• [Directions] Copy, word for word, the stretch of the DPDK mailing-list post from "Thomas Monjalon Dec." through "CPU usage graphically.".

• [Page text]
##########

Thomas Monjalon Dec. 7, 2020, 9:46 a.m. UTC | #4
04/12/2020 08:51, Hideyuki Yamashita:
> In general, DPDK application consumes CPU usage because it polls
> incoming packets using rx_burst API in infinite loop.
> This makes difficult to estimate how much CPU usage is really
> used to send/receive packets by the DPDK application.
> 
> For example, even if no incoming packets arriving, CPU usage
> looks nearly 100% when observed by top command.
> 
> It is beneficial if developers can observe real CPU usage of the
> DPDK application.
> Such information can be exported to monitoring application like
> prometheus/graphana and shows CPU usage graphically.
> 
> To achieve above, this patch set provides apistats functionality.
> apistats provides the followiing two counters for each lcore.
> - rx_burst_counts[RTE_MAX_LCORE]
> - tx_burst_counts[RTE_MAX_LCORE]
> Those accumulates rx_burst/tx_burst counts since the application starts.

Please could you compare with what rte_jobstats offers?

##########

• [Dataset extract]
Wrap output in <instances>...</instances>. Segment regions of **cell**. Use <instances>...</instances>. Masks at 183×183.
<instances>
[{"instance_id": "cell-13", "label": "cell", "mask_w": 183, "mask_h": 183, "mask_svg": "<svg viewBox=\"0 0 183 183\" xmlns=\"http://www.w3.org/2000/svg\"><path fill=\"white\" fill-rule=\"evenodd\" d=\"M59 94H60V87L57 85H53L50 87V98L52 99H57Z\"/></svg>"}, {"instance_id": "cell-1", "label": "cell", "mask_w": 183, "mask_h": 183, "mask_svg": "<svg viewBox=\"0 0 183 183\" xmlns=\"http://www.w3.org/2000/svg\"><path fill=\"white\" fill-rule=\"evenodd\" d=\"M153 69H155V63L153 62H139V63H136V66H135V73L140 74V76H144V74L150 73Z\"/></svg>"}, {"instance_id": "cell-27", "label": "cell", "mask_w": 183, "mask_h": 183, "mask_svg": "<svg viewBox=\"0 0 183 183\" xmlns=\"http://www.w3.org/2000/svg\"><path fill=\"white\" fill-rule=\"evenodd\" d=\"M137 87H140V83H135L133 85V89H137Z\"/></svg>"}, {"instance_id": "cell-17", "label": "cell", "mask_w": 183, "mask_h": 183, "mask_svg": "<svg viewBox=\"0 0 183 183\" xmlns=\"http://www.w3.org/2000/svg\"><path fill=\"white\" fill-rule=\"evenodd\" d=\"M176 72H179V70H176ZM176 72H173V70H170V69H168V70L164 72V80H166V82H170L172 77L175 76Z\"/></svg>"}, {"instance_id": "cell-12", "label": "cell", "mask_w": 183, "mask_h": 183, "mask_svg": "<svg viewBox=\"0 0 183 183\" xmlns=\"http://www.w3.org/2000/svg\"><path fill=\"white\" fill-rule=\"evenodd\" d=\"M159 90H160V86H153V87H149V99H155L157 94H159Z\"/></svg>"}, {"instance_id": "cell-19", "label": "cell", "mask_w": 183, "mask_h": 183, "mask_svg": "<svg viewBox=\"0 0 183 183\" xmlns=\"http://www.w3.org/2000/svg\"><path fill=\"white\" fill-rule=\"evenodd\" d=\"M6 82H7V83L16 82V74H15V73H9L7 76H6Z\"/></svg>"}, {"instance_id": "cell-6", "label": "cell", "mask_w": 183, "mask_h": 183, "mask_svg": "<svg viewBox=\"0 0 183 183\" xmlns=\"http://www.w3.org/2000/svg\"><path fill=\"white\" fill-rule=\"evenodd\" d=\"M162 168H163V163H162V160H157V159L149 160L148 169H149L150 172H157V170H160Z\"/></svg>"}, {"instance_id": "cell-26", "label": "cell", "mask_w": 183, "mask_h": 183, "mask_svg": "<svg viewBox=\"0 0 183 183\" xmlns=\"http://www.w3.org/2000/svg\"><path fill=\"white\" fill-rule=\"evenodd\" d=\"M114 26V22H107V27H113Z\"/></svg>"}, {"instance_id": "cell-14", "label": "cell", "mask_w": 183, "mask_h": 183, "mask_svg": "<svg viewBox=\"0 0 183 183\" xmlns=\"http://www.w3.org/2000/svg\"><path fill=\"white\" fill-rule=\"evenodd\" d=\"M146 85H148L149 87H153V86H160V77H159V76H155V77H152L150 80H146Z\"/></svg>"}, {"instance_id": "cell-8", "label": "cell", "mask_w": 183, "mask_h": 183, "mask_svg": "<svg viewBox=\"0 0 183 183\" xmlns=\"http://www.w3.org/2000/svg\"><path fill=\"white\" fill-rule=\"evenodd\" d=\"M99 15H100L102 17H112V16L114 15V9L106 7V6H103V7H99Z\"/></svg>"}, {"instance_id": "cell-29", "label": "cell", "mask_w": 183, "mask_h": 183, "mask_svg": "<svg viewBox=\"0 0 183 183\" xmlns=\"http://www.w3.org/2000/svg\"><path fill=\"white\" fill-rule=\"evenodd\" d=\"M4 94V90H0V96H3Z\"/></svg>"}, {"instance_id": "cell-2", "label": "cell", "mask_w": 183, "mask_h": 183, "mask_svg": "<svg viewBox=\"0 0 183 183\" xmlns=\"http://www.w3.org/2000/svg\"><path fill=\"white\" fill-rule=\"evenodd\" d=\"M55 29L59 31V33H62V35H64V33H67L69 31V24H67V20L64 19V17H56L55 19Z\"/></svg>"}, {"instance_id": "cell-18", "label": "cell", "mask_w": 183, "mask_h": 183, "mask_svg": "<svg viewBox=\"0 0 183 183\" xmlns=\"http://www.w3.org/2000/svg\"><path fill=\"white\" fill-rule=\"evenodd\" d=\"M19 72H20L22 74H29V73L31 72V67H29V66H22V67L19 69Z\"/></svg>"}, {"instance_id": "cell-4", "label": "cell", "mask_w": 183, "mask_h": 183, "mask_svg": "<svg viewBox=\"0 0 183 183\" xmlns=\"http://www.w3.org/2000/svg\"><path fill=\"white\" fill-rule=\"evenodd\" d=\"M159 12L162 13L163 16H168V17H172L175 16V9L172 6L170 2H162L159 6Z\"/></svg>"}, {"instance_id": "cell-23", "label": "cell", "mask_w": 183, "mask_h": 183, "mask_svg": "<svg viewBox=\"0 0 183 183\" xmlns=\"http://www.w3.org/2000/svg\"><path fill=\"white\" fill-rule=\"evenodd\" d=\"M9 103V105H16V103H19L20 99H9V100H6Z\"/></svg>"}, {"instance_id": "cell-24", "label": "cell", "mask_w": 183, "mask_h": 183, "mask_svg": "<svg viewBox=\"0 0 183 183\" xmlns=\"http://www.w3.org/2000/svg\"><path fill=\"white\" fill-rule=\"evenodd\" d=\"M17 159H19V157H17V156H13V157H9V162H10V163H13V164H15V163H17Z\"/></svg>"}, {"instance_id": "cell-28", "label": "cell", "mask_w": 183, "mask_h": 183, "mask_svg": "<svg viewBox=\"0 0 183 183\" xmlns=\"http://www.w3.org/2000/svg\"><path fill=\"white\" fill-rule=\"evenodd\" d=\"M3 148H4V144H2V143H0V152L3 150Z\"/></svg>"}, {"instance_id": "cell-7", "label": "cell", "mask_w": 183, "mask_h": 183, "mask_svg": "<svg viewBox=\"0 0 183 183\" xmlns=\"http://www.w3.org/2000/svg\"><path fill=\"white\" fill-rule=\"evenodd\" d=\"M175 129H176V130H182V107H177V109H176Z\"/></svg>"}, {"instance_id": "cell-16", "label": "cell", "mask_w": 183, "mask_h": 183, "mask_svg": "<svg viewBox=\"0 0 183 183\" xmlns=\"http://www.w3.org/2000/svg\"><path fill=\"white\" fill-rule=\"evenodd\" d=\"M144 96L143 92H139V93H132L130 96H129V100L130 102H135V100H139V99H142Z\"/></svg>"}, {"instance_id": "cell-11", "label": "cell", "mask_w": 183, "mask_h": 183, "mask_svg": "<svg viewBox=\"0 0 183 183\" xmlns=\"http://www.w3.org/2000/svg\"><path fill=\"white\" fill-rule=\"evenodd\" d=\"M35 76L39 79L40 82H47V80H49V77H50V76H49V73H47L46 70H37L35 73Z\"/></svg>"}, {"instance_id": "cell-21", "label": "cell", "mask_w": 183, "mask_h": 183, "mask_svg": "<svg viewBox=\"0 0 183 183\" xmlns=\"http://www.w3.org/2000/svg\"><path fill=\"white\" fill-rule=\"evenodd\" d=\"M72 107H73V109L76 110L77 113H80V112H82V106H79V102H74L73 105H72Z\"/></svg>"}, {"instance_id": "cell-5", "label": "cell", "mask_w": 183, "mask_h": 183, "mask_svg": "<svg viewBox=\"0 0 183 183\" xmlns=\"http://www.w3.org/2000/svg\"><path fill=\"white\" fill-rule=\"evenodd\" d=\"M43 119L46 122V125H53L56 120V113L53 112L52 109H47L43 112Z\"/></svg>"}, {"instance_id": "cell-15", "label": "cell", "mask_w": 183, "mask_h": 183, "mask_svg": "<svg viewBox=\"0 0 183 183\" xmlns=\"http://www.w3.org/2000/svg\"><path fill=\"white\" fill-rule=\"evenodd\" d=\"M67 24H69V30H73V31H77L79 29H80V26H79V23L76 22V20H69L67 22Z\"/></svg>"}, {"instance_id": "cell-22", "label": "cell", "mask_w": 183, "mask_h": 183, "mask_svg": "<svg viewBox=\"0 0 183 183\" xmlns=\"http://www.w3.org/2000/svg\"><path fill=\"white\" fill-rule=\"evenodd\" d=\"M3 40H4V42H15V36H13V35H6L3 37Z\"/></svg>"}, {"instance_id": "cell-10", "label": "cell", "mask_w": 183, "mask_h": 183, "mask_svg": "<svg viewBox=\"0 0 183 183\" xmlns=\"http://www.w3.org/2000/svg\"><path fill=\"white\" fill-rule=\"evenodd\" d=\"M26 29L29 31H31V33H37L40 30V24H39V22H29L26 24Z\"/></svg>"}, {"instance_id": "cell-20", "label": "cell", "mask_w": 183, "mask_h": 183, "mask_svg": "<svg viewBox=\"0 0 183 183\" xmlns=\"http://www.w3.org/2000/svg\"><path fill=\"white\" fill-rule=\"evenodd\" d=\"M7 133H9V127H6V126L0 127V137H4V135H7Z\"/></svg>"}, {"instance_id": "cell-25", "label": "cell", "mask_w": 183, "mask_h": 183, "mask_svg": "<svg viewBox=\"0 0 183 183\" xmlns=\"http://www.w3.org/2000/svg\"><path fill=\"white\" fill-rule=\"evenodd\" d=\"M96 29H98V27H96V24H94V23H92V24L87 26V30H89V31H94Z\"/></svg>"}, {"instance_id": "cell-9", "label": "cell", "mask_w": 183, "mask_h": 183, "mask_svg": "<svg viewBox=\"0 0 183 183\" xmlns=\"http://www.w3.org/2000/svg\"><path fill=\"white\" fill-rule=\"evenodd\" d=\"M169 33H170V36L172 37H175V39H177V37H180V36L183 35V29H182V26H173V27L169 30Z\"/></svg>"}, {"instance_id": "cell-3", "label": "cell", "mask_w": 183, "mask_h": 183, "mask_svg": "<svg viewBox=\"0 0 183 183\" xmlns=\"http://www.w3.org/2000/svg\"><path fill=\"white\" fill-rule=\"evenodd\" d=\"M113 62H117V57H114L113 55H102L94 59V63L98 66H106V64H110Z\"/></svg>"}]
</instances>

##########

• [Exercise solution]
Thomas Monjalon Dec. 7, 2020, 9:46 a.m. UTC | #4
04/12/2020 08:51, Hideyuki Yamashita:
> In general, DPDK application consumes CPU usage because it polls
> incoming packets using rx_burst API in infinite loop.
> This makes difficult to estimate how much CPU usage is really
> used to send/receive packets by the DPDK application.
> 
> For example, even if no incoming packets arriving, CPU usage
> looks nearly 100% when observed by top command.
> 
> It is beneficial if developers can observe real CPU usage of the
> DPDK application.
> Such information can be exported to monitoring application like
> prometheus/graphana and shows CPU usage graphically.